> **Enunciado da tarefa**
Por favor, indique qual emenda, segundo o trecho selecionado, deu a redação do inciso que começa com "dispor, mediante decreto, sobre".

___ Trecho selecionado

Presidencialismo em choque: Considerações
sobe o artigo 84 da Constituição Federal
Este ensaio é um
estudo provocativo, não traz uma resposta, apenas procura fundamentar uma
pergunta, preocupação: “A Constituição Federal de 1988 teria um vício de
origem, hoje insolúvel, que ameaça toda a estrutura de poder?”.
O vício residiria na
imensa amplitude das atribuições aferidas no artigo 84 da Constituição de 1988,
configurando as mais amplas atribuições de poder ao Presidente da República.
Vejamos o artigo constitucional, apesar de longo é uma oportunidade para se ler
a Constituição Federal de 1988 Constituição Federal de 1988:
Art. 84. Compete
privativamente ao Presidente da República:
I – nomear e exonerar
os Ministros de Estado;
II – exercer, com o
auxílio dos Ministros de Estado, a direção superior da administração federal;
III – iniciar o
processo legislativo, na forma e nos casos previstos nesta Constituição;
IV – sancionar,
promulgar e fazer publicar as leis, bem como expedir decretos e regulamentos
para sua fiel execução;
V – vetar projetos de
lei, total ou parcialmente;
VI – dispor sobre a
organização e o funcionamento da administração federal, na forma da lei;
VI – dispor, mediante
decreto, sobre: (Redação dada pela Emenda Constitucional nº 32, de 2001)
(a) organização e
funcionamento da administração federal, quando não implicar aumento de despesa
nem criação ou extinção de órgãos públicos; (Incluída pela Emenda
Constitucional nº 32, de 2001)
(b) extinção de
funções ou cargos públicos, quando vagos; (Incluída pela Emenda Constitucional
nº 32, de 2001)

______
___ Dados extraídos

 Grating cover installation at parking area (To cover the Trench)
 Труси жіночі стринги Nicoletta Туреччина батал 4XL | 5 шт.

______
___ Dados extraídos

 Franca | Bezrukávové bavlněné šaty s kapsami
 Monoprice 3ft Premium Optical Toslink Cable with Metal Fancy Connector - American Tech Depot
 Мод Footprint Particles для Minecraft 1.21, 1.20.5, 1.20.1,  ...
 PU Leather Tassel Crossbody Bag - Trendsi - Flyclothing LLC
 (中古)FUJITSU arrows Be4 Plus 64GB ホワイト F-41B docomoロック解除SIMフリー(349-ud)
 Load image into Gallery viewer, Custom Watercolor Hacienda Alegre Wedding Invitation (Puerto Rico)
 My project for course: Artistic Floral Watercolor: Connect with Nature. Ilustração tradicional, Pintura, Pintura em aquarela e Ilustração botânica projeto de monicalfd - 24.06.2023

______

> **Resultado**
A Emenda Constitucional nº 32, de 2001.